> _PROMPT 1_
Render this sentence from the lease clause on other transfers into Spanish: "No assignment of this Lease shall be effectuated by operation of law or otherwise without the prior written consent of Landlord."
> _PROMPT 2_
Pick up the lease clause on other transfers after its last sentence and write what comes next.

17.6           Other Transfers. No assignment of this Lease shall be effectuated by operation of law or otherwise without the prior written consent of Landlord. For the purposes of this Lease, the transfer of twenty-five percent (25%) or more of the voting stock of Tenant, if Tenant is not a publicly held corporation, shall be deemed an assignment of this Lease requiring the approval of Landlord required above. Notwithstanding the above, the Landlord shall consent to any sublease or assignment of this Lease to any person who acquires all or substantially all of the assets of Tenant in a sale, merger or similar transaction provided that (i) Tenant notifies Landlord in writing of any such assignment or sublease and promptly supplies Landlord with any documents or information requested by Landlord regarding such assignment or sublease (including evidence of the assignee's assumption of Tenant's obligations under this Lease in the event of an assignment), (ii) such assignment or sublease is not a subterfuge by Tenant to avoid its obligations under this Lease, (iii) such assignment or sublease does not cause Landlord to be in default under any existing Lease at the Project, and (iv) the net worth of such person is at least equal to the net worth of Tenant as evidenced by Tenant's 2002 audited financial statements as determined by a mutually agreed upon independent certified public accountant ("CPA"). If the parties are unable to agree upon one (1) independent CPA within fifteen (15) days after Tenant has submitted to Landlord all of the documents and information requested by Landlord, then both Landlord and Tenant shall submit the name of its designated CPA to the other party and those two (2) shall then appoint a third CPA to make the determination set forth above. If only one CPA shall have been given to the other party within such fifteen (15) day period, that sole CPA shall render the determination which would otherwise have been made as hereinabove provided. Consent by Landlord to one or more assignments under this Section 17.6 shall not operate as a waiver of Landlord's rights as to any subsequent assignments.

> _GIVEN INFORMATION_
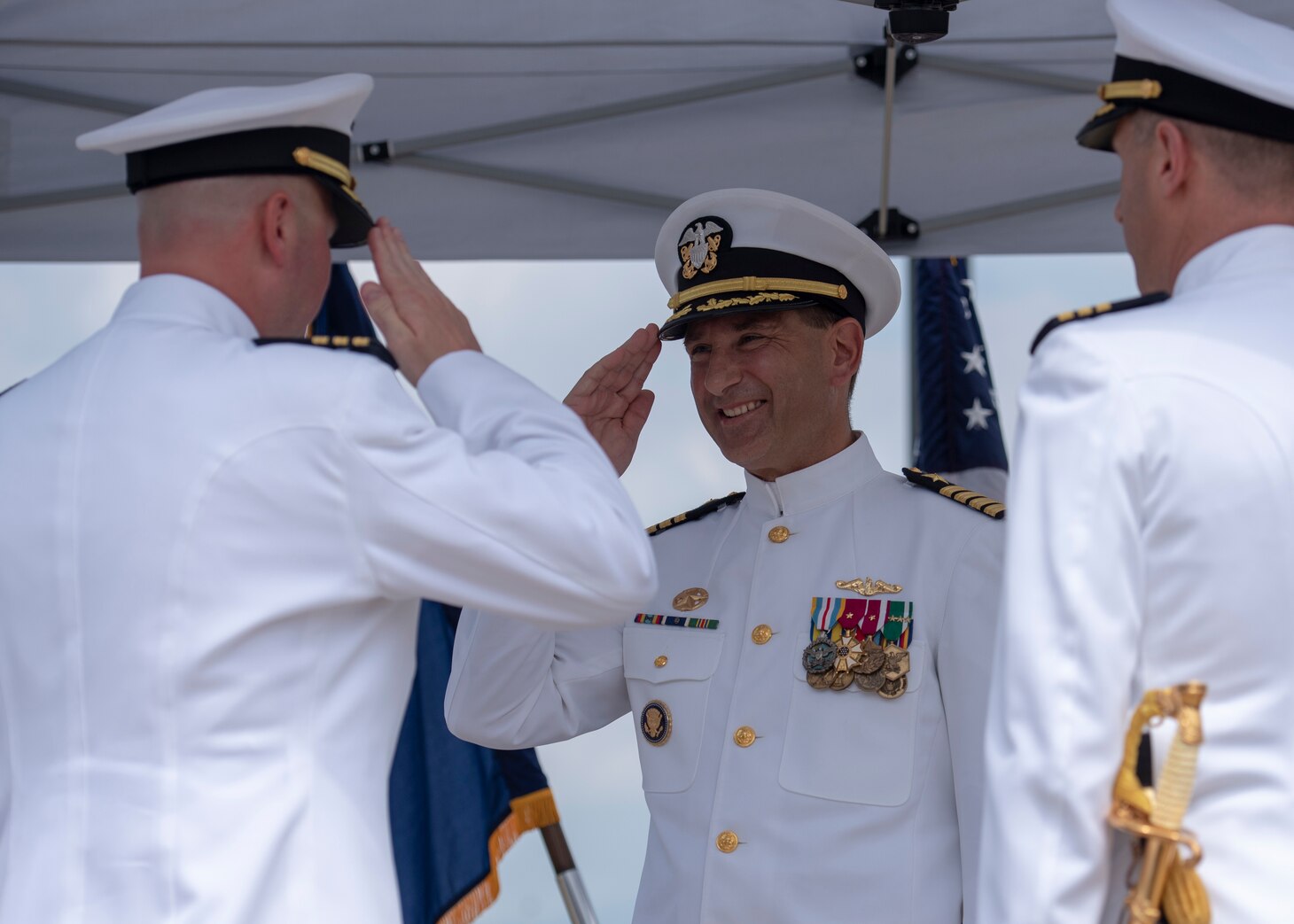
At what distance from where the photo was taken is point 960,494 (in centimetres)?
270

> _EXERCISE OUTPUT 1_
Ninguna cesión de este Contrato de Arrendamiento se hará efectiva por ministerio de la ley ni de otro modo sin el consentimiento previo por escrito del Arrendador.

> _EXERCISE OUTPUT 2_
17.7           No Waiver. Landlord's collection or acceptance of rent from any assignee of Tenant shall not constitute a waiver or release of Tenant from any covenant or obligation contained in this Lease, nor shall any such assignment or subletting be construed to relieve Tenant from giving Landlord the 15-day notice or from obtaining the consent in writing of Landlord to any further assignment or subletting. In the event that Tenant is in default of any term or provision of this Lease, Tenant hereby assigns to Landlord the rent due from any


 
 

 

subtenant of Tenant and hereby authorizes and directs each such subtenant, upon notice from Landlord, to pay the rent directly to Landlord, the collection or acceptance of rent from any subtenant in such instance not to constitute a waiver or release of Tenant from any covenant or obligation contained in this Lease, except to the extent such rent payments received by Landlord satisfies rent obligations required under this Lease.

17.8           Excess Rental. In the event that the rental due and payable by a sublessee (or a combination of the rental payable under such sublease, plus any bonus or other consideration thereof incident thereto) exceeds the Rent payable under this Lease, or if with respect to a permitted assignment, permitted license, or other transfer by Tenant permitted by Landlord, the consideration payable to Tenant by the assignee, licensee or other transferee exceeds Rent payable under this Lease, then Tenant shall be bound and obligated to pay Landlord fifty percent (50%) of such excess rental and other excess consideration, excluding broker commissions actually paid by Tenant, within ten (10) days following receipt thereof by Tenant from such sublessee, assignee, licensee or other transferee, as the case may be.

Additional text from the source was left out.